Preprocessing¶
- preprocessing.add_noise_to_series(series, noise_max=9e-05)[source]¶
Add uniform noise to series.
- Args:
series: The time series to be added noise. noise_max: The upper limit of the amount of noise that can be added to a time series point
- Return:
DataFrame with noise
- preprocessing.add_noise_to_series_md(df, noise_max=9e-05)[source]¶
Add uniform noise to a multidimensional time series that is given as a pandas DataFrame.
- Args:
df: The DataFrame that contains the multidimensional time series. noise_max: The upper limit of the amount of noise that can be added to a time series point.
- Return:
The DataFrame with noise to all the columns
- preprocessing.change_granularity(df, granularity='30s', size=10000000, chunk=True)[source]¶
Changing the offset of a TimeSeries. We do this procedure by using chunk_interpolate.

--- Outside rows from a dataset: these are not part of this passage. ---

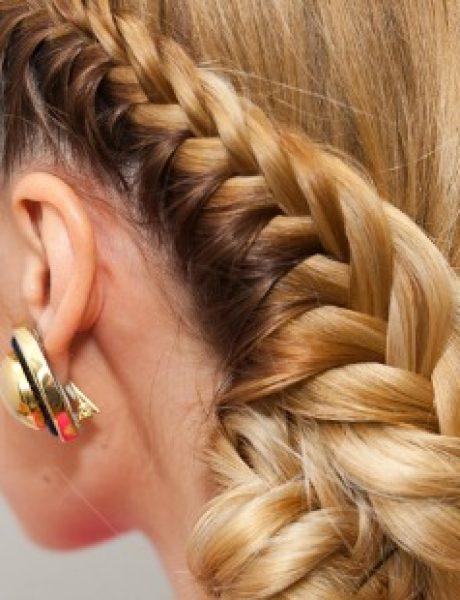 Brze i jednostavne frizure za vaš SAVRŠEN izgled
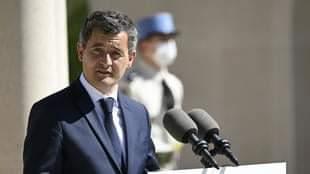 """الحكومة الفرنسية ستحلّ حركة """"الذئاب الرمادية"""" القومية المتطرفة التركية"""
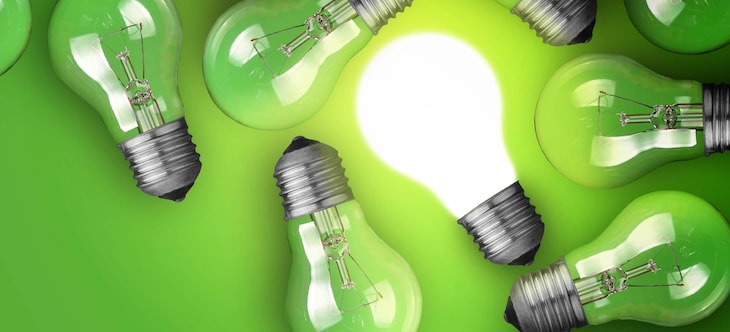 NuCurrent: Innovation Leader Reveals How to Turn Ideas Into Patents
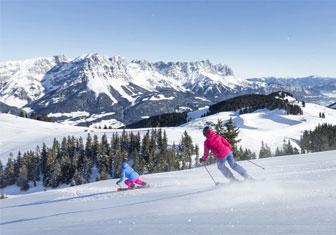 Bestes Skigebiet 2016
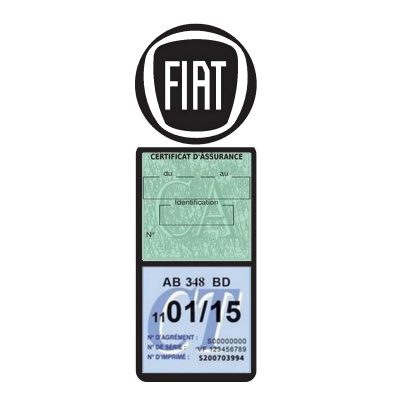 Porte assurance super méga Fiat logo voiture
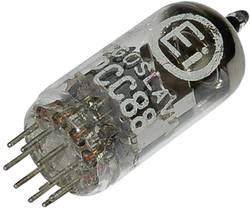 Tube électronique PCC 88=7 DJ 8 Double triode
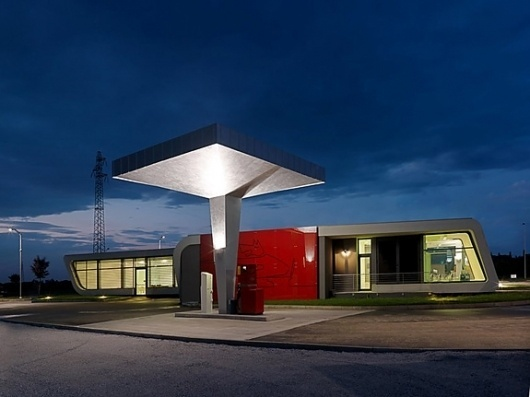 Onestep Creative - The Blog of Josh McDonald » The Gazoline Petrol Sation #modern #commercial #photography #architecture #gas #station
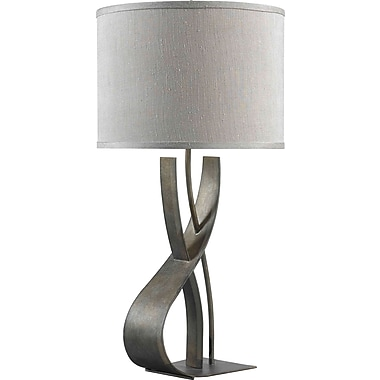 Kenroy Home Canyon Table Lamp, Smoked Bronze Finish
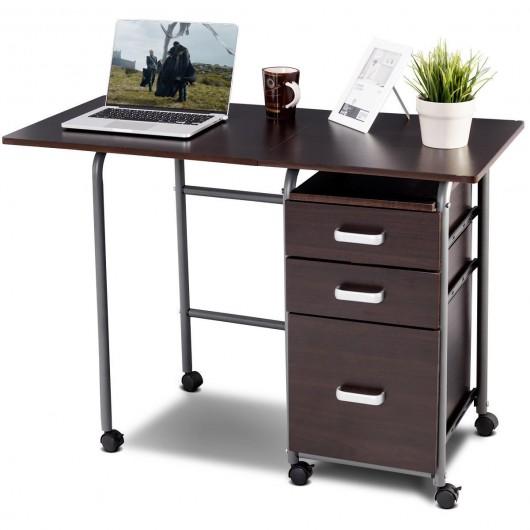 Folding Computer Laptop Desk Wheeled, Computer Desk Wheels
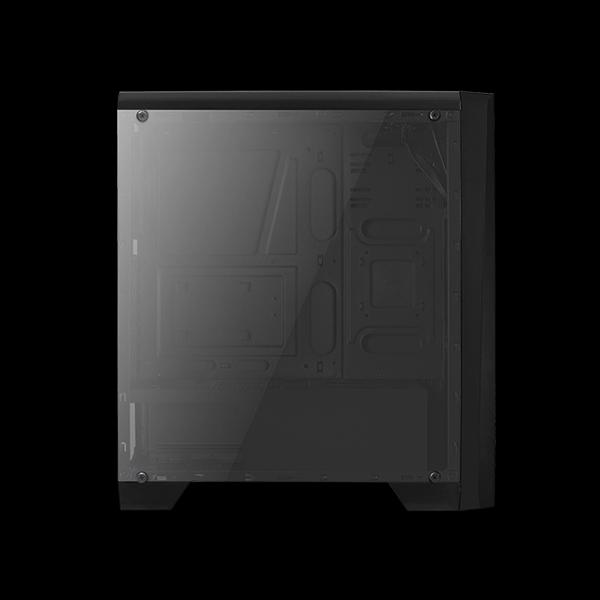 AeroCool Cylon Tempered Glass RGB Black цена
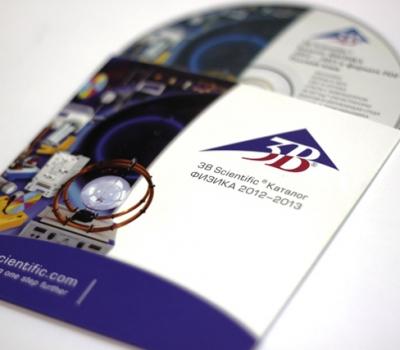 Печать CD дисков и конвертов для них
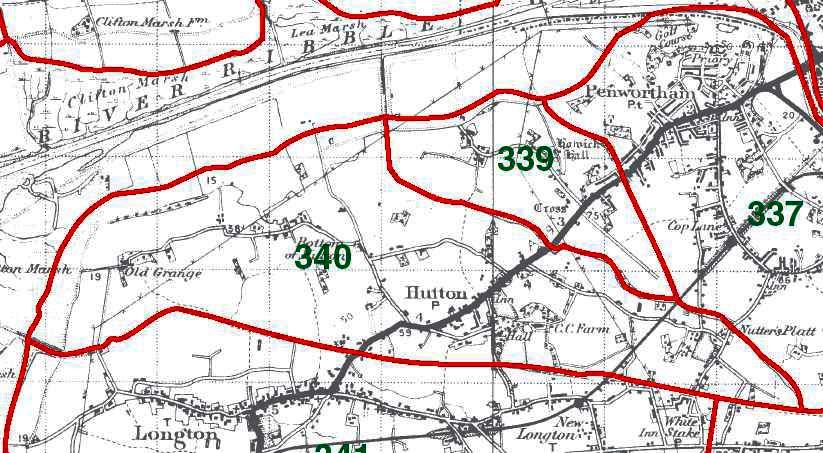 Hutton Map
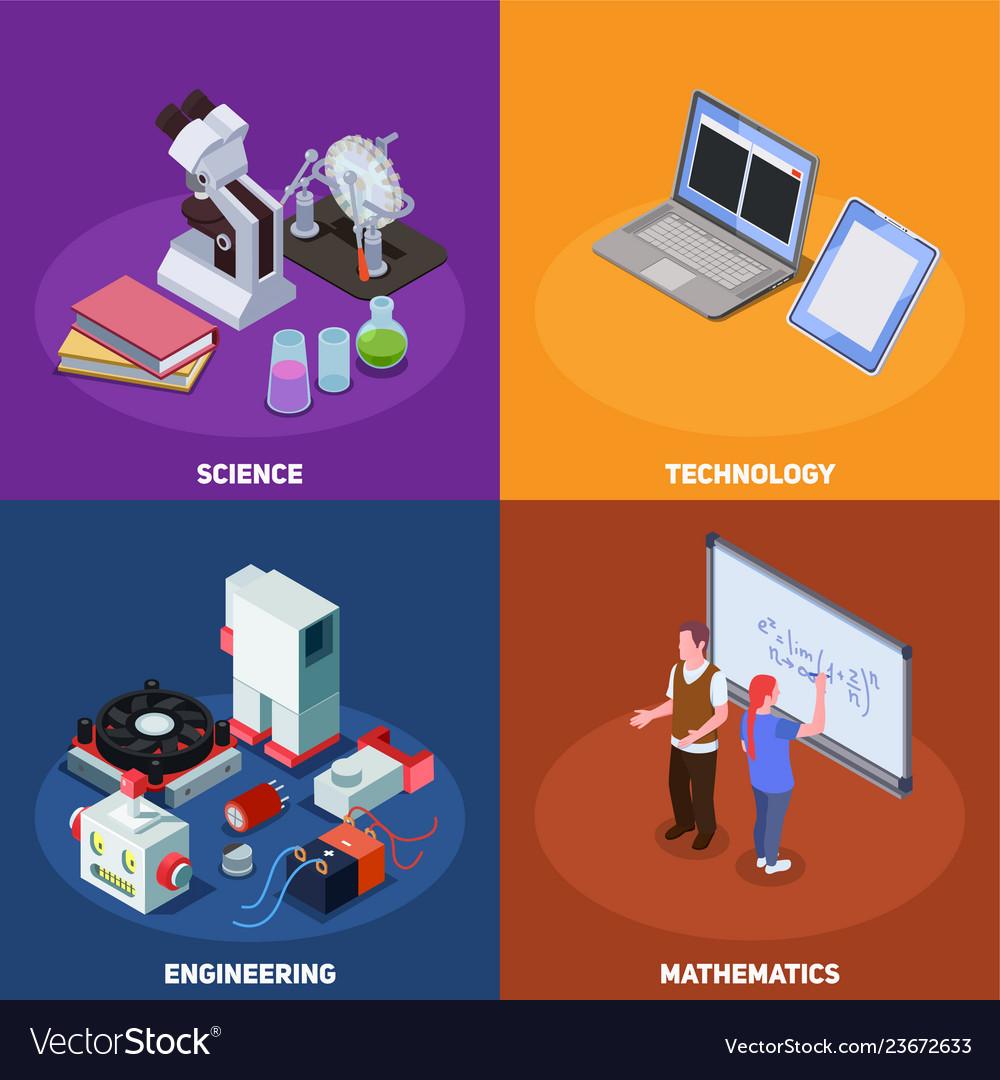 Stem education design concept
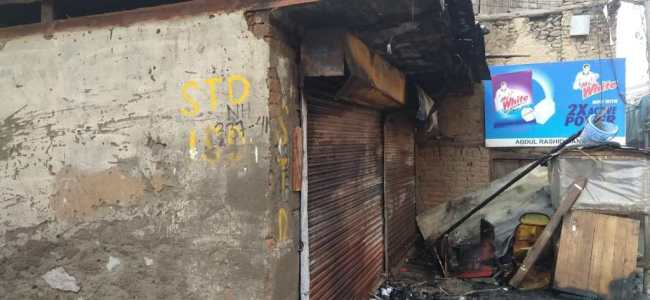 Shop gutted in fire mishap in Sopore
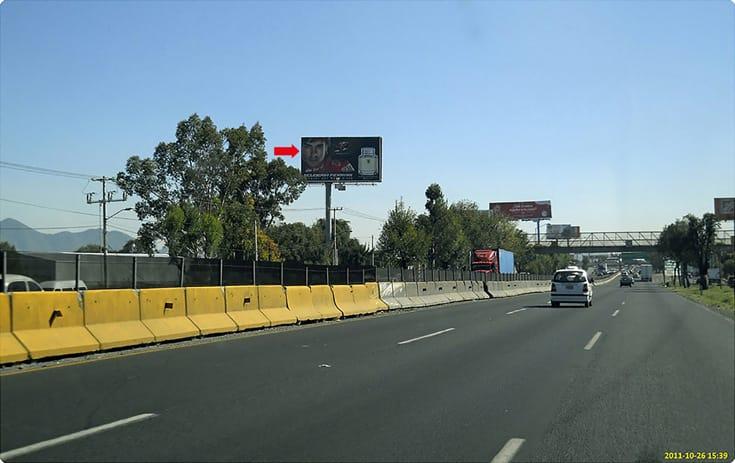 Espectacular MEX004N1 en Cuautitlán Izcalli, Estado de México de One Marketing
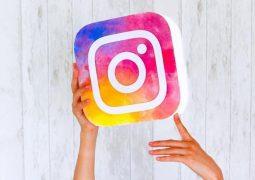 Instagram yakın arkadaş listesi yaptı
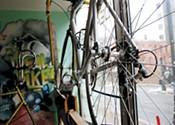 Best Bike Store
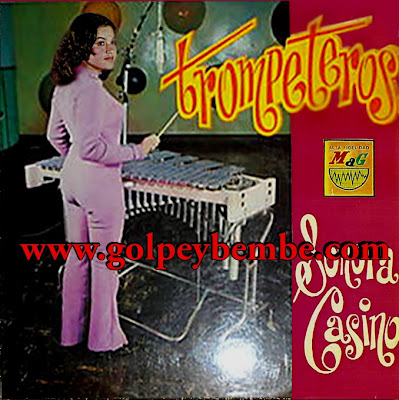 Sonora Casino de Hugo Macedo - Trompeteros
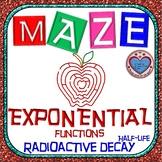 Maze - Exponential Functions: Radioactive Decay - Half-life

We divide our TimeSeries into pieces in order to interpolate them.
- Args:
df: Date/Time DataFrame. size: The size/chunks we want to divide our /DataFrame according to the global index of the set. The Default price is 10 million. . granularity: The offset user wants to resample the Time Series chunk: If set True, It applies the chunk_interpolation
- Return:
The interpolated DataFrame/TimeSeries
- preprocessing.chunk_interpolate(df, size=1000000, method='linear', axis=0, limit_direction='both', limit=1)[source]¶
After Chunker makes the pieces according to index, we Interpolate them with args of pandas.interpolate() and then we Merge them back together. This step is crucial for the complete data interpolation without RAM problems especially in large DataSets.
- Args:
df: Date/Time DataFrame or any Given DataFrame. size: The size/chunks we want to divide our /DataFrame according to the global index of the set. The Default price is 10 million.
- Return:
The Interpolated DataFrame
- preprocessing.chunker(seq, size)[source]¶
Dividing a file/DataFrame etc into pieces for better hadling of RAM.
- Args:
seq: Sequence, Folder, Date/Time DataFrame or any Given DataFrame. size: The size/chunks we want to divide our Seq/Folder/DataFrame.
- Return:
The divided groups
- preprocessing.enumerate2(start, end, step=1)[source]¶
- Args:
start: starting point end: ending point . step: step of the process
- Return:
The interpolated DataFrame/TimeSeries
- preprocessing.filter_col(df, col, less_than=None, bigger_than=None)[source]¶
Remove rows of the dataframe that they are under, over/both from a specific/two different input price/prices.
- Args:
df: Date/Time DataFrame. col: The desired column to work on our DataFrame. less_than: Filtering the column dropping values below that price. bigger_than: Filtering the column dropping values above that price.
- Return:
The Filtrated TimeSeries/DataFrame
- preprocessing.filter_dates(df, start, end)[source]¶
Remove rows of the dataframe that are not in the [start, end] interval.
- Args:
df:DataFrame that has a datetime index. start: Date that signifies the start of the interval. end: Date that signifies the end of the interval.
- Returns:
The Filtrared TimeSeries/DataFrame
- preprocessing.filter_df(df, filter_dict)[source]¶
Creates a filtered DataFrame with multiple columns.
- Args:
df: Date/Time DataFrame or any Given DataFrame. filter_dict: A dictionary of columns user wants to filter
- Return:
Filtered DataFrame
- preprocessing.filter_dispersed(df, window, eps)[source]¶
We are looking at windows of consecutive row and calculate the mean and variance. For each window if the index of disperse or given column is in the given threshhold then the last row will remain in the data frame.
- Args:
df: Date/Time DataFrame or any Given DataFrame. window: A small value in order to avoid dividing with Zero. eps: A small value in order to avoid dividing with Zero (See is_stable)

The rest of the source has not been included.